**What this task involves**
Report each line of the items below that contains the word "Outline", copying every such line in full.

**Data section**
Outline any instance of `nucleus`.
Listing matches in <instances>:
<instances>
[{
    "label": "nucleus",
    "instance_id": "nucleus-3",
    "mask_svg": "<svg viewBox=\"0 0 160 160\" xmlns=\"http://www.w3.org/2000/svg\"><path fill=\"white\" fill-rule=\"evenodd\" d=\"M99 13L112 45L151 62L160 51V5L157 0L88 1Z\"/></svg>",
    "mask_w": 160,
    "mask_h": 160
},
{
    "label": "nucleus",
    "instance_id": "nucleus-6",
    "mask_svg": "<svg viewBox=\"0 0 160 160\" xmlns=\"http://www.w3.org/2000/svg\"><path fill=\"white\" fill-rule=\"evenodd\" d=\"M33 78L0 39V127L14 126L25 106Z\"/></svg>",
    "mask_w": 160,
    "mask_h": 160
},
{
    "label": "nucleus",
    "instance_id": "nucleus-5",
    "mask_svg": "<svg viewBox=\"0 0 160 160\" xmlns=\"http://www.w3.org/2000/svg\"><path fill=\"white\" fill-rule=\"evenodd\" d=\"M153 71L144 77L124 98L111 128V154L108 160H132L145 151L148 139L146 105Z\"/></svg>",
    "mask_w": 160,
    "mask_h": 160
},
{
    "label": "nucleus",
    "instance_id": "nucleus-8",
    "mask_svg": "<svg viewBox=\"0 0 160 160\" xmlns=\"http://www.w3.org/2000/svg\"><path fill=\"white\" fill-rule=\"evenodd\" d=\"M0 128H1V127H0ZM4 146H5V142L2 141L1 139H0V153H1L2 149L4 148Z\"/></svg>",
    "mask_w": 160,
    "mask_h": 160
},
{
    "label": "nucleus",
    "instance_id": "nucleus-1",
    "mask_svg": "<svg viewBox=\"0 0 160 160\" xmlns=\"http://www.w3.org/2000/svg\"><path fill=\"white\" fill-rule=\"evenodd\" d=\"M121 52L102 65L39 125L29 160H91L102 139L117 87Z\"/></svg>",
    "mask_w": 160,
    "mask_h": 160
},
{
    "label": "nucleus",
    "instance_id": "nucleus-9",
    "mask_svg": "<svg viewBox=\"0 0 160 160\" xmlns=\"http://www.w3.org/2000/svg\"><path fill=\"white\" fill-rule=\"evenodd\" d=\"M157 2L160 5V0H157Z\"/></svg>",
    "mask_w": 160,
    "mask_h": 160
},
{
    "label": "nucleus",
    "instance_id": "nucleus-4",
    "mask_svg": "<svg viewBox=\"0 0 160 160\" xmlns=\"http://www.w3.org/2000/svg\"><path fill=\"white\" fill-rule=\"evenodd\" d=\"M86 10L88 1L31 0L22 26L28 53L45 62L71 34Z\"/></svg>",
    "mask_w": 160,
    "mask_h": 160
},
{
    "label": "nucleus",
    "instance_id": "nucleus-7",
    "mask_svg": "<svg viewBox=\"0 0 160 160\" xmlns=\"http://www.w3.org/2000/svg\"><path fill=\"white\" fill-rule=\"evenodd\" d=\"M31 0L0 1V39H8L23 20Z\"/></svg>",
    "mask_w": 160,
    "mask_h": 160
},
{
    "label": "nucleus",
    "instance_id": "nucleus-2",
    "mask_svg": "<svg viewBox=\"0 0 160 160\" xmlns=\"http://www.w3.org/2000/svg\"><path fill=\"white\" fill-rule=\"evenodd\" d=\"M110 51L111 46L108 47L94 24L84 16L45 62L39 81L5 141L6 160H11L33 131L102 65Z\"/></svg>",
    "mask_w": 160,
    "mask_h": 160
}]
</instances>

==

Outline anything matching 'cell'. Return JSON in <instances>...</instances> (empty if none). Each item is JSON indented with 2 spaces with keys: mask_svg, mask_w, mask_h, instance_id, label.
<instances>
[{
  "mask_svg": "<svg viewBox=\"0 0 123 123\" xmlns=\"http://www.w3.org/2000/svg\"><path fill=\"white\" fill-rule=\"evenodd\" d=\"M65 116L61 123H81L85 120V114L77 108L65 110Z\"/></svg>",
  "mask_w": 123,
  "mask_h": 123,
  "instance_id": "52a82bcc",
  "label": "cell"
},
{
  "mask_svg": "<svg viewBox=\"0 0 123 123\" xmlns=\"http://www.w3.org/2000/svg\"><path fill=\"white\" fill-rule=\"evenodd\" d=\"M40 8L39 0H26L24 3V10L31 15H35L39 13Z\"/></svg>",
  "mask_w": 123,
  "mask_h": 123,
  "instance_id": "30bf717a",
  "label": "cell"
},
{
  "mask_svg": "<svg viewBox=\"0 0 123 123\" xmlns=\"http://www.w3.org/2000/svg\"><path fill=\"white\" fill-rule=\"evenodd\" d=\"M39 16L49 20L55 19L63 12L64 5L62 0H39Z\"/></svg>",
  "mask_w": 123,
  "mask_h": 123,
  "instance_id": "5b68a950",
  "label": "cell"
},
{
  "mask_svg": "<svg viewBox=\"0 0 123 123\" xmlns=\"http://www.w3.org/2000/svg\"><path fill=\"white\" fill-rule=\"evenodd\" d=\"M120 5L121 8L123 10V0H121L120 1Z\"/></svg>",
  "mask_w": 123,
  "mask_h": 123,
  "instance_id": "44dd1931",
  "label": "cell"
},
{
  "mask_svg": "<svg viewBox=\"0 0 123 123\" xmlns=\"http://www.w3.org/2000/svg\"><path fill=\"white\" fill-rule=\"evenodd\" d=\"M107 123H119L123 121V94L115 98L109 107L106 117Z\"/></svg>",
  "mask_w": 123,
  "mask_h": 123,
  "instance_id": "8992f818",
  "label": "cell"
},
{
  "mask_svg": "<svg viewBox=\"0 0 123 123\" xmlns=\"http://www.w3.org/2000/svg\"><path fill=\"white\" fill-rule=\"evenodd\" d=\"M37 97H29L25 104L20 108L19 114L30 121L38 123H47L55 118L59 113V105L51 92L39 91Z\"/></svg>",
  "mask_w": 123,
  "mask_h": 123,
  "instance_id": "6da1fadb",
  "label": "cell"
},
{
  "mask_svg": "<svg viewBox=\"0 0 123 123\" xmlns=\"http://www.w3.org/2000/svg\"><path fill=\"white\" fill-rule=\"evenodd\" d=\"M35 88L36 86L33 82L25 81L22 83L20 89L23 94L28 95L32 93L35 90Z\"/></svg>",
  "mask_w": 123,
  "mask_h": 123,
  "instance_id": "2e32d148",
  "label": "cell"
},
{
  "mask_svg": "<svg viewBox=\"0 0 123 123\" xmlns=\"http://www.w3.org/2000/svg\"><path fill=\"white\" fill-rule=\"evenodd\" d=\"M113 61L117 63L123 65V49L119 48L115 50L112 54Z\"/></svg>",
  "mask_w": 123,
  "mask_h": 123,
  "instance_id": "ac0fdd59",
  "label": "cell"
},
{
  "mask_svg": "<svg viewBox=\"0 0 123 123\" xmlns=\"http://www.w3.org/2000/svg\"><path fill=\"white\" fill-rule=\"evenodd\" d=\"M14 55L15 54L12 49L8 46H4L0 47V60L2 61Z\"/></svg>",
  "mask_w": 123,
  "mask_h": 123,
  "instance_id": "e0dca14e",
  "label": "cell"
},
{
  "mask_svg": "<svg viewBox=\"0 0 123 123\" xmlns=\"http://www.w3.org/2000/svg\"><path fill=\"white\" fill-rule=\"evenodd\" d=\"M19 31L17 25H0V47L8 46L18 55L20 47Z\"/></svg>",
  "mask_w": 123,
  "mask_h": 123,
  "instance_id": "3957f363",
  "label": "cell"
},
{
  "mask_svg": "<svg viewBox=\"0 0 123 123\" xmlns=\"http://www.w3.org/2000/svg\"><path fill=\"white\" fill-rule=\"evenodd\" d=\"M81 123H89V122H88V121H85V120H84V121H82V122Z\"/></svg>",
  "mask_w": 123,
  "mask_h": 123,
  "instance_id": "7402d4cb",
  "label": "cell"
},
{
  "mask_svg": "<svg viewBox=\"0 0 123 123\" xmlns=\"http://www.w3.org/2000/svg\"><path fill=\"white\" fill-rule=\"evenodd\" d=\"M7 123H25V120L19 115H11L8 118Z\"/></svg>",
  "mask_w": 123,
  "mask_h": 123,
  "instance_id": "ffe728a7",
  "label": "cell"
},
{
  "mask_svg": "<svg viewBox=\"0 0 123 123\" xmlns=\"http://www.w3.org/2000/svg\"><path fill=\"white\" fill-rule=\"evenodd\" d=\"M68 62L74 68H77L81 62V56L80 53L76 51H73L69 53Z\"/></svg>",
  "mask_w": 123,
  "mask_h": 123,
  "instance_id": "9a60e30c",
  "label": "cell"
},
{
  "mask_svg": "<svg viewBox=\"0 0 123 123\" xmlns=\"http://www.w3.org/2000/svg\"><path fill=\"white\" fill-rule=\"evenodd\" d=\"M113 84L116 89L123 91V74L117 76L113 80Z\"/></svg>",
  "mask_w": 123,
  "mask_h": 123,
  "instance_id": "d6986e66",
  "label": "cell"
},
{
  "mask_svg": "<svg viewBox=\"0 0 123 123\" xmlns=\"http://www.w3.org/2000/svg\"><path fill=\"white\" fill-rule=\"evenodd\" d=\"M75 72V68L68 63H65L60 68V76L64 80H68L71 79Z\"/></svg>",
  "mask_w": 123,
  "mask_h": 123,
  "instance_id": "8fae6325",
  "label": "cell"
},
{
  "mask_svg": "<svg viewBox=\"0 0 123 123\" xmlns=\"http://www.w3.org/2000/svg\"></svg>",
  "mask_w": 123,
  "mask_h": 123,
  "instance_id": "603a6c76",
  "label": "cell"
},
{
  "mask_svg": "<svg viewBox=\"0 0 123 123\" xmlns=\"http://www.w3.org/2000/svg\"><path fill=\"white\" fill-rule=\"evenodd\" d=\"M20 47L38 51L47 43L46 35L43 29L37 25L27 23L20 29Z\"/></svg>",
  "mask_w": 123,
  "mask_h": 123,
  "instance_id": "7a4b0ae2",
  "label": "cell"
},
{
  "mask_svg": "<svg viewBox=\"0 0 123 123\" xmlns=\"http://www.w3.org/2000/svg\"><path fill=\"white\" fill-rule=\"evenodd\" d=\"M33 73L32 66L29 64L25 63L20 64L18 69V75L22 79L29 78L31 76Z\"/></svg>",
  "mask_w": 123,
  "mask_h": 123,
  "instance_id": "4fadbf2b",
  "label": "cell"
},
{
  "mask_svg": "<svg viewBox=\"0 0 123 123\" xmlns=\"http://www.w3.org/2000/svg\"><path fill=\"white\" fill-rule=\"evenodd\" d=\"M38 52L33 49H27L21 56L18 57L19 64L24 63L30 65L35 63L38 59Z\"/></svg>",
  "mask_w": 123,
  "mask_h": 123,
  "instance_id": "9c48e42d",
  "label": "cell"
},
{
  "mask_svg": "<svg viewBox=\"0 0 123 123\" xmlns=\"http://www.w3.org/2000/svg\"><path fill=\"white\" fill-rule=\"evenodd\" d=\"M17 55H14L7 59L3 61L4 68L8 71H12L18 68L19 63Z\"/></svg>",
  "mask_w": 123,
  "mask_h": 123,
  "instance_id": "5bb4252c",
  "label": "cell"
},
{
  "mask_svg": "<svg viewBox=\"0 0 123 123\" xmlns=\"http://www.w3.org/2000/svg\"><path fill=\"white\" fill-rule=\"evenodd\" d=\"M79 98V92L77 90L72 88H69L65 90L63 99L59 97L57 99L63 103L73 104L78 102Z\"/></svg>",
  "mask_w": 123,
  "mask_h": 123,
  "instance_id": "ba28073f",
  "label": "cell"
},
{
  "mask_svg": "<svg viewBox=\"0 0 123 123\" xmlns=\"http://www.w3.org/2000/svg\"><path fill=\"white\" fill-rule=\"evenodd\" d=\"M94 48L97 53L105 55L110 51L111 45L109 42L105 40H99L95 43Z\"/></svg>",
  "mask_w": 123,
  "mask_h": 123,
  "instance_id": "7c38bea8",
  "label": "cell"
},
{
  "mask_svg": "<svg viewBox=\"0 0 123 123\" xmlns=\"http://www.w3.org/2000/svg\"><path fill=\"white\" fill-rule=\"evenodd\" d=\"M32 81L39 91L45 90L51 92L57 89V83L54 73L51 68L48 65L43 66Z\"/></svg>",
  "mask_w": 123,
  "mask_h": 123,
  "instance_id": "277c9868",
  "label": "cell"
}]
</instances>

==

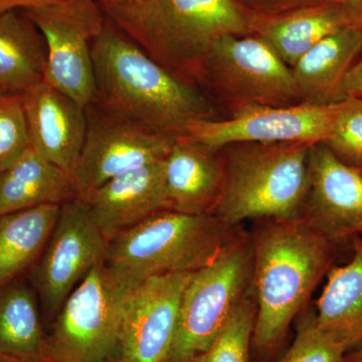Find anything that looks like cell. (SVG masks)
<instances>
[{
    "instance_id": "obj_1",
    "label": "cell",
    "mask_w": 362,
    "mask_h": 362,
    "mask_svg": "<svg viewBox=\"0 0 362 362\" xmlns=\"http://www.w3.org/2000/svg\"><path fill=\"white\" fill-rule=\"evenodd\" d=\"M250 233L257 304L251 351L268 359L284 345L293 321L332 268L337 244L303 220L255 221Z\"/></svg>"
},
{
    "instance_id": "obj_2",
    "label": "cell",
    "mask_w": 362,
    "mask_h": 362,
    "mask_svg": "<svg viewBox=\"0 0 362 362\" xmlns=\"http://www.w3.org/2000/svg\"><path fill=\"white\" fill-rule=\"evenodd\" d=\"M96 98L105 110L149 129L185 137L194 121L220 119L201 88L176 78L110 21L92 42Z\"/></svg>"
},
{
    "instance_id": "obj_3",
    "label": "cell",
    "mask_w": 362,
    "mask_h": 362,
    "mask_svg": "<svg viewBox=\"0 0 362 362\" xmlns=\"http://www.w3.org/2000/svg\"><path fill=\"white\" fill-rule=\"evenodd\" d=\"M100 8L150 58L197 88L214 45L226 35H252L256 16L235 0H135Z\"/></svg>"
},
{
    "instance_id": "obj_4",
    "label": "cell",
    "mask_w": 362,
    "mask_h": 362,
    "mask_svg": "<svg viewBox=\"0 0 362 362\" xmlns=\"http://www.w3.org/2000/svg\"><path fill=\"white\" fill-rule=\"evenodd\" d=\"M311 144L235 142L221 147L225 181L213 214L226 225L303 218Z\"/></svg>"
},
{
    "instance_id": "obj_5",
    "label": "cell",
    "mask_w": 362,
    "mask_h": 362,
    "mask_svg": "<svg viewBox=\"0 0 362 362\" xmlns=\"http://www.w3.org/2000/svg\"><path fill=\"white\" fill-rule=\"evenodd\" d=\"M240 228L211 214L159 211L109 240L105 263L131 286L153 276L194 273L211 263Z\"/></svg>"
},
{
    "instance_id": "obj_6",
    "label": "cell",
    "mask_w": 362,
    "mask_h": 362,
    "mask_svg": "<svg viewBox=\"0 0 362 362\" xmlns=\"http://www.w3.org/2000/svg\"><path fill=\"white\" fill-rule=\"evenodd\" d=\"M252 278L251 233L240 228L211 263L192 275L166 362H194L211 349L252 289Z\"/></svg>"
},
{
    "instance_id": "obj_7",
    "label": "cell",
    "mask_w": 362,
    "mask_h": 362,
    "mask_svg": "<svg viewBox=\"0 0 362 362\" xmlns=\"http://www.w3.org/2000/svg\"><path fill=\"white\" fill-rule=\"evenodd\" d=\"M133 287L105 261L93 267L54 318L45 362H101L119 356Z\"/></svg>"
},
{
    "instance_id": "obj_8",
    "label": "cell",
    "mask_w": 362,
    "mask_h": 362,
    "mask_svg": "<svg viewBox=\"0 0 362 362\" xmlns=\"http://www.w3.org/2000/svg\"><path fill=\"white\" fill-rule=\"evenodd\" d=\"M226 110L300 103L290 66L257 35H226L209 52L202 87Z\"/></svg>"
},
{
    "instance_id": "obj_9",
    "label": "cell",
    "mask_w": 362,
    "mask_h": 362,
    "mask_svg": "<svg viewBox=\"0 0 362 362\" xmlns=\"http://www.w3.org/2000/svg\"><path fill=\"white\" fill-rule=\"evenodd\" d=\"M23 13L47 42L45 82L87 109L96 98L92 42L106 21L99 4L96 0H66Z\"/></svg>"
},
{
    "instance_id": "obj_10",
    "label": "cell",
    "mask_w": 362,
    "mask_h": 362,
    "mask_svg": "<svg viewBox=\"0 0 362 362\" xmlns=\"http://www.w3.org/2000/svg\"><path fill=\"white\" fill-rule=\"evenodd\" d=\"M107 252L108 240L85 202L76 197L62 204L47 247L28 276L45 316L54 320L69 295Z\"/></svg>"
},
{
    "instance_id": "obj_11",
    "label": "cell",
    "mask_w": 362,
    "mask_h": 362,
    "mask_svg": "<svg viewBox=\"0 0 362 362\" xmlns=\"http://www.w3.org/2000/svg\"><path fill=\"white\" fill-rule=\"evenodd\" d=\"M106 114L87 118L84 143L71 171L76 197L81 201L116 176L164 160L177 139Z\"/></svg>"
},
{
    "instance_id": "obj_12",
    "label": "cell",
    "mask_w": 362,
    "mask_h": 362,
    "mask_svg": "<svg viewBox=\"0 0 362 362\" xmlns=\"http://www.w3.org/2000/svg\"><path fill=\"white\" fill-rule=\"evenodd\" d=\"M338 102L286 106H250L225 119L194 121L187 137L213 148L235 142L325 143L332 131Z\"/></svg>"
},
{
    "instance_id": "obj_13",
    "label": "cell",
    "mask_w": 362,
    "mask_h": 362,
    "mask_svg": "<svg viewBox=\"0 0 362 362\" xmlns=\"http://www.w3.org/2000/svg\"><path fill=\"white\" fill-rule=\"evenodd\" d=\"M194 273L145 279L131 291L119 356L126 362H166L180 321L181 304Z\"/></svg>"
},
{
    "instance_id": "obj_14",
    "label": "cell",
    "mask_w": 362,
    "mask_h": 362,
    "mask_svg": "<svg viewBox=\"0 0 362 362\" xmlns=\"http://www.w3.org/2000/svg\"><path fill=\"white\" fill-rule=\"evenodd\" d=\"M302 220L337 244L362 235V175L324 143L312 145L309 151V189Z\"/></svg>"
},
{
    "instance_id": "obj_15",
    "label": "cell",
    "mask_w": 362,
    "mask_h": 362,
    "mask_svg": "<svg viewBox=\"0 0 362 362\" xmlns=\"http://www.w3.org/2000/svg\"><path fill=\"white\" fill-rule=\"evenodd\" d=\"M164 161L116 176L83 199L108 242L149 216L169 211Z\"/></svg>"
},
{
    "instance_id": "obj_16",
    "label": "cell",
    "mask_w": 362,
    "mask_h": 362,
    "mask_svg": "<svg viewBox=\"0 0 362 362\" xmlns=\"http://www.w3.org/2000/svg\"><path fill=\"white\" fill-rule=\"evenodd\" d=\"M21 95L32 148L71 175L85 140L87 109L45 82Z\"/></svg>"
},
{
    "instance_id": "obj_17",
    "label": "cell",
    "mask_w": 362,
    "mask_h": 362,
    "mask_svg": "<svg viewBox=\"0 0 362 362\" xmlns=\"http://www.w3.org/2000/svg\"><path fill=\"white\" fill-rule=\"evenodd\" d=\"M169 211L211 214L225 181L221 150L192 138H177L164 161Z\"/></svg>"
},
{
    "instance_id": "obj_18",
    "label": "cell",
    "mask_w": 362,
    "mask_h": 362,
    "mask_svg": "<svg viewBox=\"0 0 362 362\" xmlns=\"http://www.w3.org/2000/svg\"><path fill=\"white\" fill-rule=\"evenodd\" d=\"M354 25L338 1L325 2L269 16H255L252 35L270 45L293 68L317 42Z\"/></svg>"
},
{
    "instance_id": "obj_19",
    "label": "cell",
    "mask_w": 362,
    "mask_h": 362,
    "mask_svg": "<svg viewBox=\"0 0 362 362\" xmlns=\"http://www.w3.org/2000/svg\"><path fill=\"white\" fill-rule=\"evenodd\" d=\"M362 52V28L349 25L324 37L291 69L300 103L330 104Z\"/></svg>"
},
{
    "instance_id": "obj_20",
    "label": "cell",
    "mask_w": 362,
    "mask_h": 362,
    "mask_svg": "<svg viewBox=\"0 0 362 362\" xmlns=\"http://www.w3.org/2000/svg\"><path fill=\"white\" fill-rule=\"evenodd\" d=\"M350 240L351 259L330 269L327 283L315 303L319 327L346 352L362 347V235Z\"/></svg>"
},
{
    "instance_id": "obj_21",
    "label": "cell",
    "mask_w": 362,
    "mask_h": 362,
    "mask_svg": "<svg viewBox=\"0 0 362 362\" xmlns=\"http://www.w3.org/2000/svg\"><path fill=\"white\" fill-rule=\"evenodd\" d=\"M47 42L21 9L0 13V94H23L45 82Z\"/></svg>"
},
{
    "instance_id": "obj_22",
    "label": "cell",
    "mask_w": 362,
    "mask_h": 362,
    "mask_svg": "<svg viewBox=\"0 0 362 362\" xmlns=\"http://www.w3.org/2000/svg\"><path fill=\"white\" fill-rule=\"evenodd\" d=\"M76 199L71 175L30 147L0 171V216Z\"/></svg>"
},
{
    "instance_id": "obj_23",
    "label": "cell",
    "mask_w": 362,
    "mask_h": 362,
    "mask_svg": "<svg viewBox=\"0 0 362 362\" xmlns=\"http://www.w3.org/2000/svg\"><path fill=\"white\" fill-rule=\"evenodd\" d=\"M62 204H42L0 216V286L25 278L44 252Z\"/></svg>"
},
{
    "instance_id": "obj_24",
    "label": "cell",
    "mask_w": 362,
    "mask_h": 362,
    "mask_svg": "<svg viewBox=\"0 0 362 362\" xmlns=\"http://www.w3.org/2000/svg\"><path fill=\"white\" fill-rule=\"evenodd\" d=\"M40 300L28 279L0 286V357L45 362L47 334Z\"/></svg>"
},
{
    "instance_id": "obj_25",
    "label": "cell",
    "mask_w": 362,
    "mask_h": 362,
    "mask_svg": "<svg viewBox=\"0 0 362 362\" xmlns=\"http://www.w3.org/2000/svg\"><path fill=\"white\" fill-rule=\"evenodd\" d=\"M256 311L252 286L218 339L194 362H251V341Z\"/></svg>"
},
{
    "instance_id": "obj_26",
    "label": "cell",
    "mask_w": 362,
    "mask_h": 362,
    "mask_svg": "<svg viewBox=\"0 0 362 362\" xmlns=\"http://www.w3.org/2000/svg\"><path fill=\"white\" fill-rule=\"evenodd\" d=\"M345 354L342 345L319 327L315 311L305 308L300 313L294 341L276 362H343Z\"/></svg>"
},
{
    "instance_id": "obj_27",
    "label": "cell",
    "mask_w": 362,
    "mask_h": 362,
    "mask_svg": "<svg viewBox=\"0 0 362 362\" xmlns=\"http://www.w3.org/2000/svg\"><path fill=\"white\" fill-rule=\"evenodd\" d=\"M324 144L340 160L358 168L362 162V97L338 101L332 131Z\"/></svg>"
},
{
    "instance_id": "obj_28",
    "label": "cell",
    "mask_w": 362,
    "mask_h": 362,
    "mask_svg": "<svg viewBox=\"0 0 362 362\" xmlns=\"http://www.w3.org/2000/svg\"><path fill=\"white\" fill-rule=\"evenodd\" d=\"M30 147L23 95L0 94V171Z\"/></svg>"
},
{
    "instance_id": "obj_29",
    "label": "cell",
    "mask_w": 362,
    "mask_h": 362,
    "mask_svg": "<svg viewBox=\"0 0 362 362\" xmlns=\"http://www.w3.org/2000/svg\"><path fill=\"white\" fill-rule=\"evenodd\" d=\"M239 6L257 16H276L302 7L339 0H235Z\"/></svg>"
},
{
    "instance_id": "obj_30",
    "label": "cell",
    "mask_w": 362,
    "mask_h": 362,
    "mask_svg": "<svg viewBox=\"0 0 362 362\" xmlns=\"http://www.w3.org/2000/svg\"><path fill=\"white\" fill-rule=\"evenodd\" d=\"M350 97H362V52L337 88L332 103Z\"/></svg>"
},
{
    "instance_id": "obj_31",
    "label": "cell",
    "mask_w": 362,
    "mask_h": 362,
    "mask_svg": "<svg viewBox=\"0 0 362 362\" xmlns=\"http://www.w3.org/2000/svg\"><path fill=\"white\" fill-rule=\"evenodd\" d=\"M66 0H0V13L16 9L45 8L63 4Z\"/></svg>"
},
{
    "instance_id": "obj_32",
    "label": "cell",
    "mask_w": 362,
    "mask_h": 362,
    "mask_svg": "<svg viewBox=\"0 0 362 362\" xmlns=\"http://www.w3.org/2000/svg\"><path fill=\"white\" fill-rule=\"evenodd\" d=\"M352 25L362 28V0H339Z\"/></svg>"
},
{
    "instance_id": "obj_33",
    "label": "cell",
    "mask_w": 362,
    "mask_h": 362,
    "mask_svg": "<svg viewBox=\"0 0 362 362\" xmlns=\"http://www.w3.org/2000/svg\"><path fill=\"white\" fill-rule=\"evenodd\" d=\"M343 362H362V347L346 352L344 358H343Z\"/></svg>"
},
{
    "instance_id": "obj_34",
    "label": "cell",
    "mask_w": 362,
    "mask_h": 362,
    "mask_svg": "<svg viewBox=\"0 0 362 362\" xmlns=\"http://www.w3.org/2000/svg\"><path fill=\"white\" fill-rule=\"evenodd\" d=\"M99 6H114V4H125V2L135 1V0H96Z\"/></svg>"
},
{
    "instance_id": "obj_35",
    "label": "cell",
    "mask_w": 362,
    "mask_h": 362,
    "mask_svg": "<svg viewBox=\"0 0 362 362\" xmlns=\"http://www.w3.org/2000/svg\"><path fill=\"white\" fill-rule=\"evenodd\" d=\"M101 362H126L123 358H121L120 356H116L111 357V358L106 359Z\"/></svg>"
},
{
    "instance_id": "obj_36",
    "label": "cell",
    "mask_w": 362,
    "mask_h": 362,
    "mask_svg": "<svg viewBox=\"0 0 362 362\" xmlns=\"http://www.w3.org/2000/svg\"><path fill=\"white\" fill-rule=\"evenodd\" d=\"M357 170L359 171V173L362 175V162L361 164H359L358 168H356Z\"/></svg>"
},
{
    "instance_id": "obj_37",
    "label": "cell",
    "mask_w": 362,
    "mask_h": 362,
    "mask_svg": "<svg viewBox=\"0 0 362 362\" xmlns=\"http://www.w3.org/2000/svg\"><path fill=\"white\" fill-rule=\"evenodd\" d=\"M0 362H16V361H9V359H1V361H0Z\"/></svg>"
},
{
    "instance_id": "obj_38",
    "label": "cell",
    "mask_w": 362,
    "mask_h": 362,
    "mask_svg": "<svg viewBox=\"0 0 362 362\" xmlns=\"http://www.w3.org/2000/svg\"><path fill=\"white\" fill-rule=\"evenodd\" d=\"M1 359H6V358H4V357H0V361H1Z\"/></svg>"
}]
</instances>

**Exercise output**
Outline any instance of `nucleus`.
Outline anything matching 'cell'. Return JSON in <instances>...</instances> (empty if none). Each item is JSON indented with 2 spaces with keys: mask_svg, mask_w, mask_h, instance_id, label.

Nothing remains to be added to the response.